Mars 1854, le naufrage du Grace Mc Eva à Karreg Cromm en Plouguerneau.
« Le trois-mâts anglais GRACE MAC EVA, allant de Québec à Londres avec une cargaison de bois, est venu à la côte dans la baie du Koréjou, dans la nuit du 29 janvier dernier. Ce bâtiment d’environ 700 tonneaux est maintenant sur les rochers, à environ une demi lieue de terre, défoncé et hors d’état d’être réparé. On espère pouvoir l’emmener à la côte ferme si le temps favorise cette opération. On s’occupe activement du sauvetage du gréement, de la voilure et de la cargaison. Le Moniteur d’hier annonce que le GRACE MAC EVA, désemparé, ayant son gouvernail brisé et étant entre deux eaux, a été rencontré en mer le 4 janvier par le navire ADOLPHE-LECOUR de Nantes. Tout porte à croire que l’équipage de ce malheureux navire aura été recueilli en mer par quelque autre bâtiment ». (L’Océan du 1er février 1854).
« Le navire anglais GRACE MAC EVA, de 845 tonneaux, avec un plein chargement de bois, parti de Québec à destination de l’Ecosse, au commencement du mois de novembre dernier. Parvenu au banc de Terre-Neuve, ce navire assailli par une tempête violente, fut entièrement désemparé. Il navigue ainsi entre deux eaux, à la merci des flots, jusqu’en vue des côtes d’Irlande où il fut abandonné par son équipage qui gagna la côte. Le bâtiment était alors sans mât de misaine, ce mât avait été cassé au ras du pont. Son grand mât de hune avait été enlevé ainsi que toutes ses voiles. Le gouvernail avait aussi été enlevé et le navire était plein d’eau. Dans la nuit du 30 janvier, le GRACE MAC EVA vint échouer sur le récif nommé Karreg Crom, à l’entrée de la baie du Koréjou. Il en fut enlevé et conduit au Koréjou par les soins de Monsieur l’administrateur de la marine de Roscoff, qui s’était rendu sur les lieux le lendemain de l’échouage, auquel Mr le Syndic des gens de mer de Plouguerneau a donné les premiers soins et la plus constante surveillance pendant tout le temps de son séjour au Koréjou.

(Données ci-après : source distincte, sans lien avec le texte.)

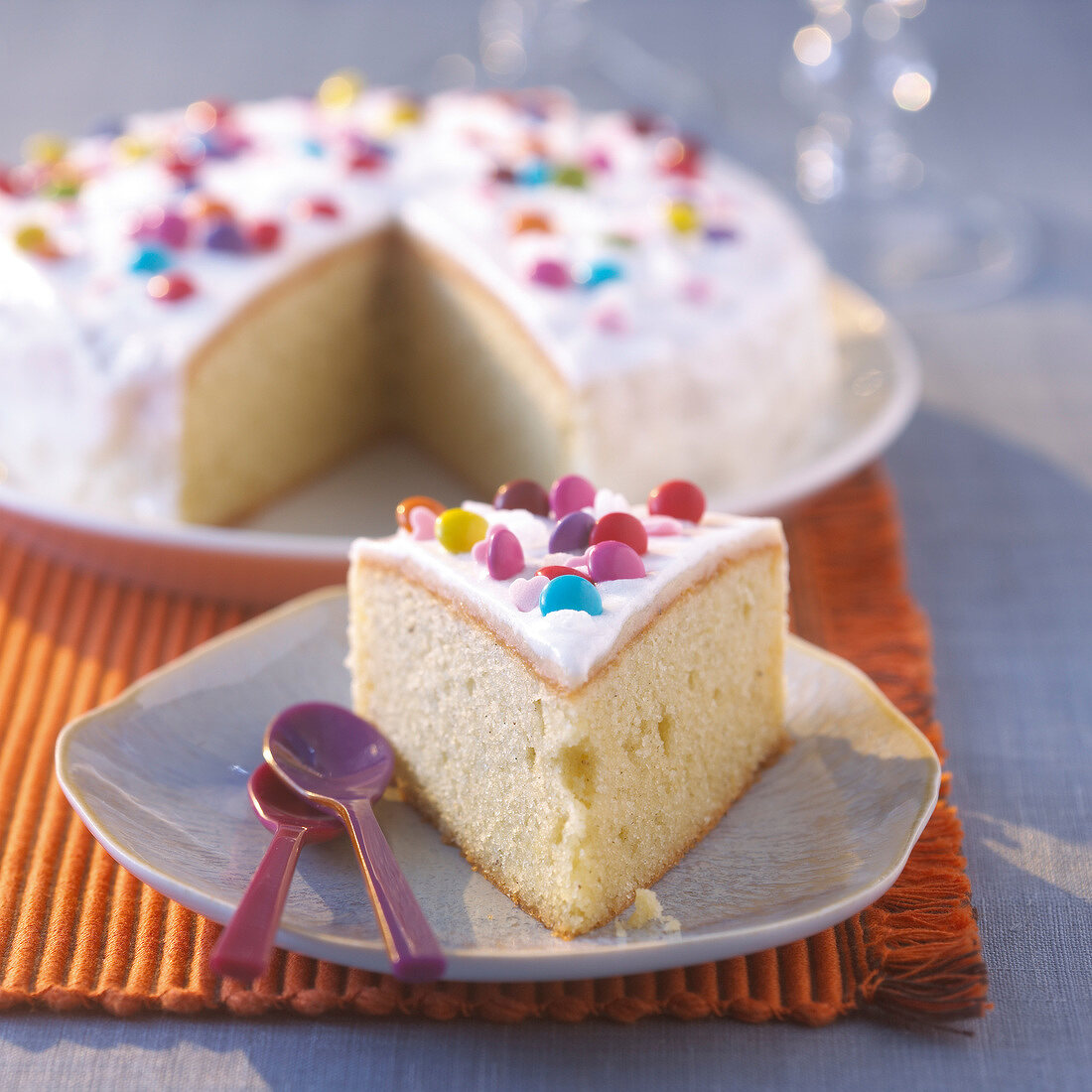 Vanilla pound cake with icing and Smarties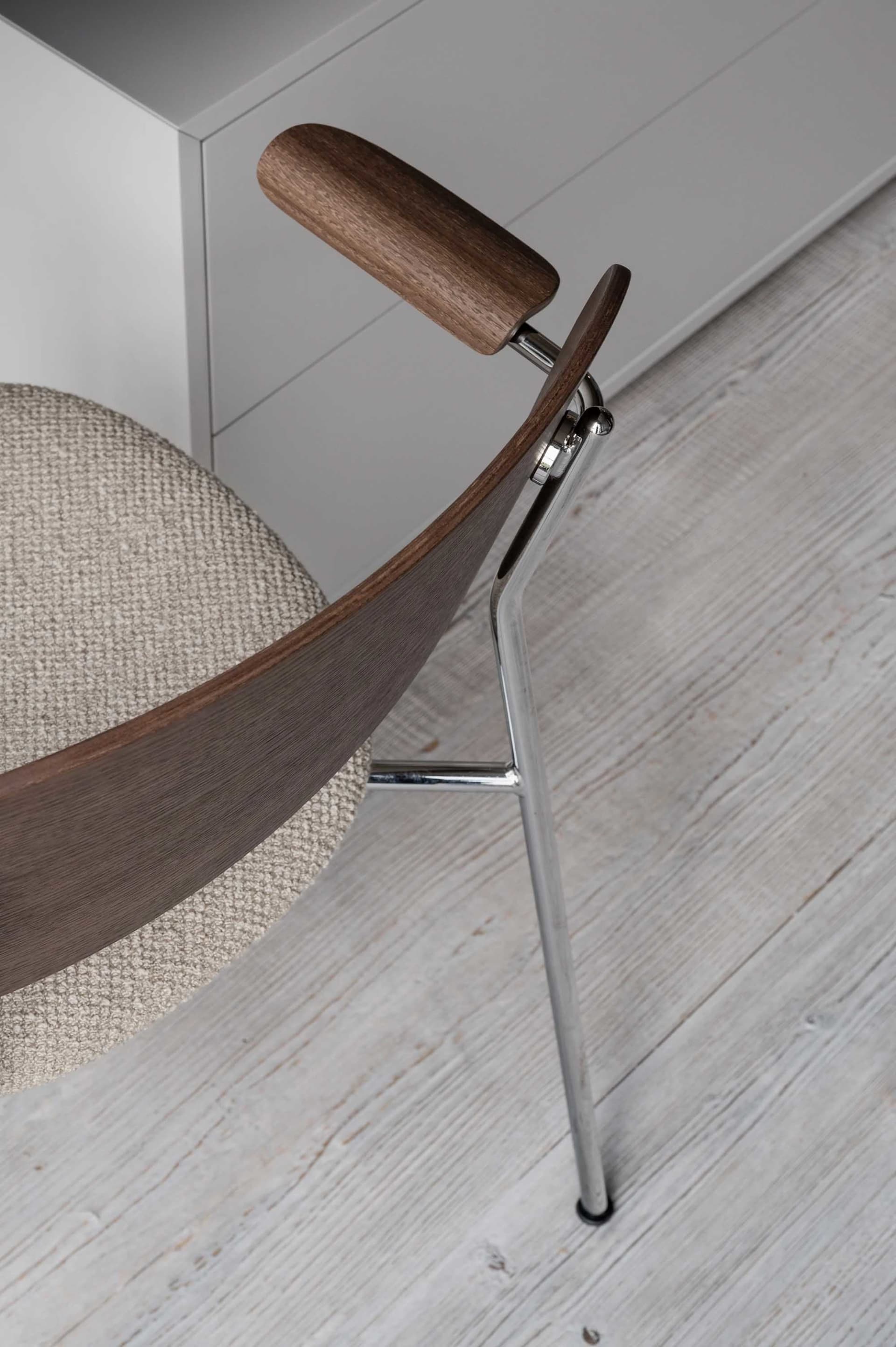 A modern chair with wooden arms and metal legs.
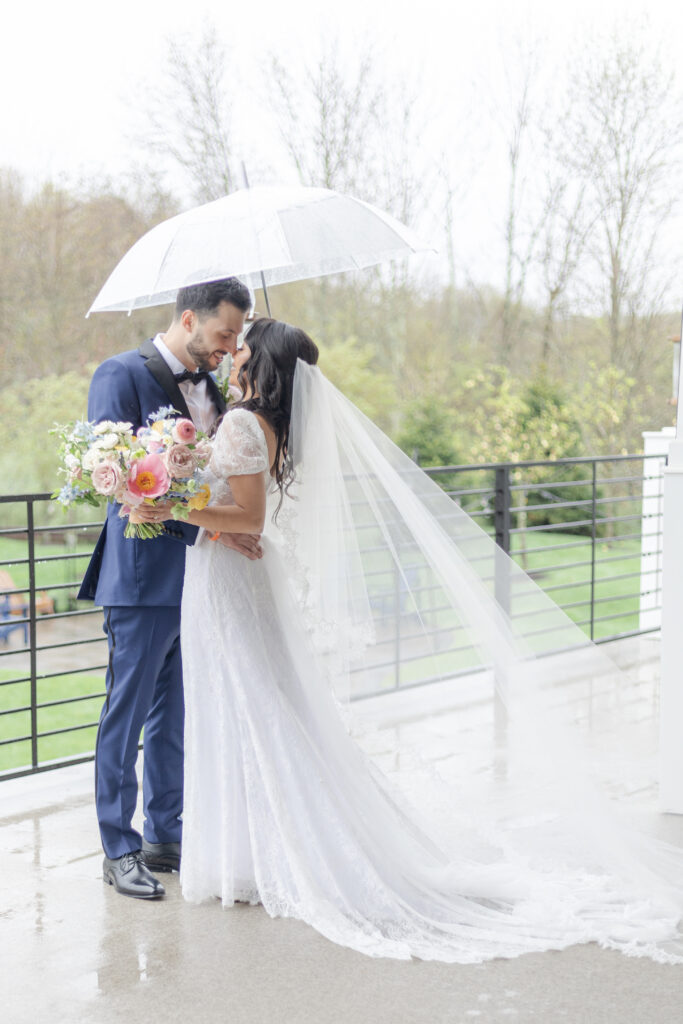 Bride and groom outside wedding venue under clear umbrella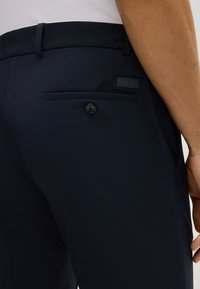 Marineblaue Hose mit glatter Oberfl�äche, ausgestattet mit einer Gesäßtasche mit Knopf und einem kleinen Markenlabel. Detaillierte Nähte betonen die Säume.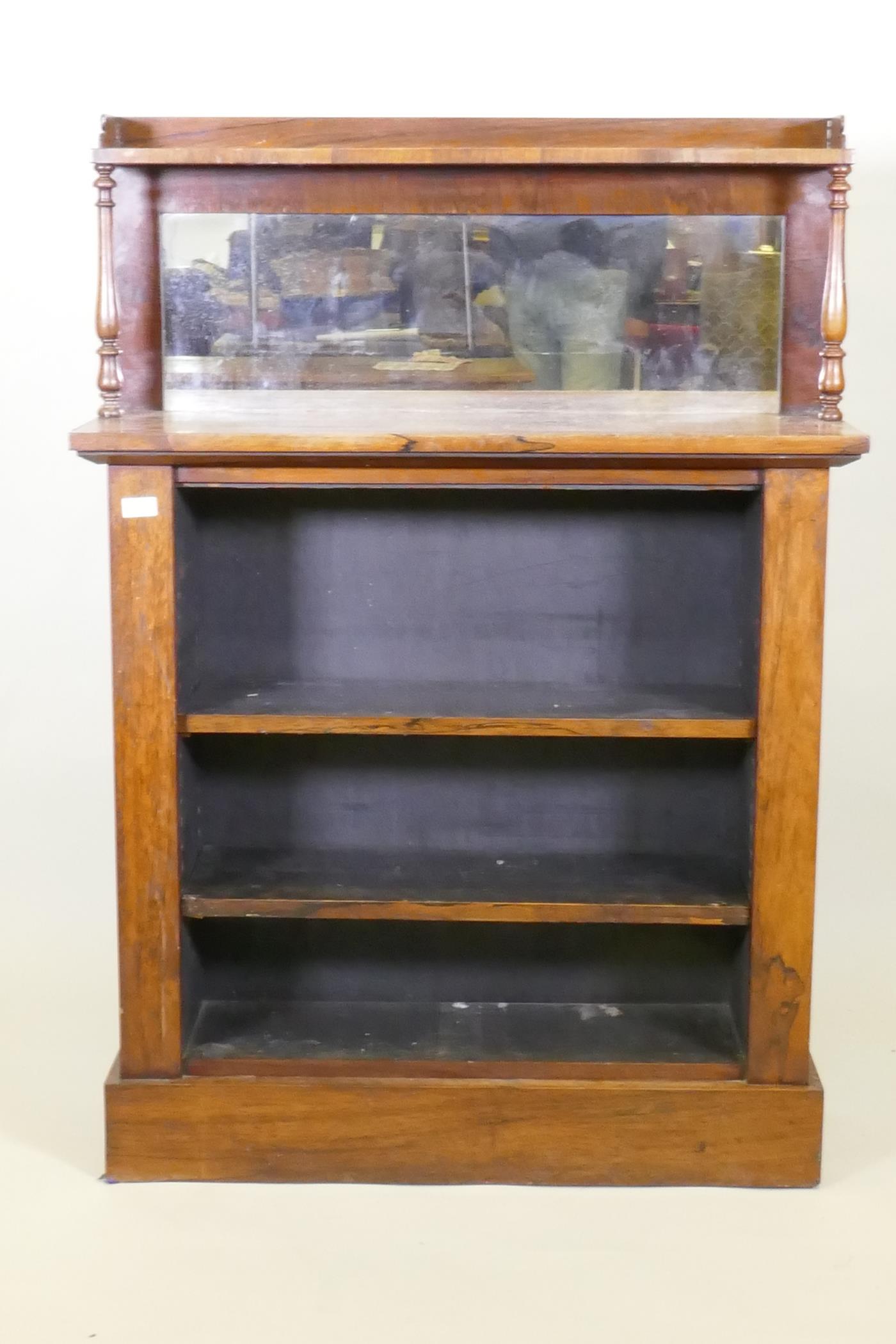 A C19th rosewood open bookcase, with mirror back and upper shelf with gallery, raised on a plinth - Image 2 of 3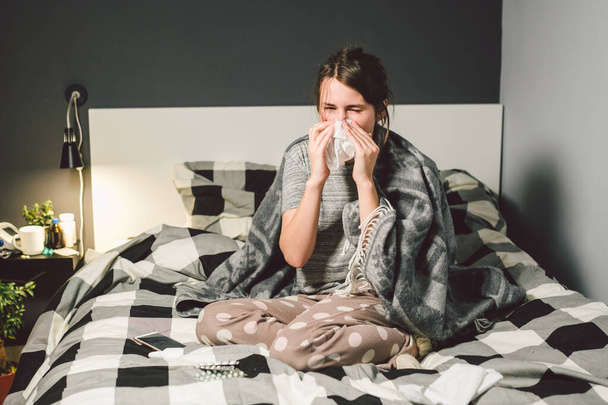 chora kobieta z katarem, siedząca w łóżku. Kobieta źle się czuje i kicha w sypialni. Kobieta trzymająca chusteczkę, objawy grypy. Koncepcja medyczna opieki zdrowotnej. Sezon zimna i grypy. kobieta z objawami alergii - Zdjęcie, obraz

M Rapibert, maître attaché à la Direction du port, fut envoyé sur les lieux avec la gabarre le MAUPRAT et un détachement de gabiers du port et a puissamment contribué par ses soins et son zèle, au sauvetage de cette cargaison, car le navire est hors d’état d’être réparé. Il a cintré la coque avec des câbles et a mis un gouvernail provisoire. Le samedi 11 courant, le COCK O’THE NORTH, vapeur du commerce anglais, de la force de 120 chevaux, est arrivé à l’Aber-Wrac’h pour conduire le navire en Angleterre. Le dimanche, s’étant rendu dans la baie du Koréjou, ce vapeur prit à sa remorque le GRACE MAC EVA et à 2 heures de l’après-midi, fit route. Une dépêche télégraphique, datée de Londres à 11heures 20 minutes samedi, annonce l’arrivée du GRACE MAC EVA devant Plymouth le 17 mars ». (l’Océan du 20 mars 1854 et BB-681 Vincennes).
Le naufrage du navire n’a rien de spectaculaire. Véritable vaisseau fantôme, déserté par son équipage, il vogue, seul au gré des vents et des courants, pour s’échouer au nord-est de Penn Enez. Le voilier est imposant. Le beau dessin, peut-être du correspondant du journal, Mr Barrélier, montre la position délicate du bateau et une chaloupe se dirigeant vers lui afin de faire des constations en vue de le sortir de sa fâcheuse situation. L’équipage n’est pas à bord et les affaires des marins, ni de pavillon ne sont retrouvés. Le correspondant pense que l’équipage a été sauvé par un autre navire. La situation décrite correspond donc à celle qui précède le sauvetage du GRACE MAC EVA. Il apparaît que les autorités françaises se sont démenées pour sortir le bateau des récifs de Karreg Cromm. Le spectaculaire de l’histoire c’est que le navire paraissait irréparable. Mais la ténacité de maître Rapibert, venu de Brest, et de son équipe, ainsi que le concours d’un vapeur anglais ont permis le rapatriement du trois-mâts en Angleterre.
Le navire dans sa fâcheuse position à Karreg Cromm, à l’est du Koréjou (extrait du The illustrated London News, du 11 mars 1854, sources René Ogor).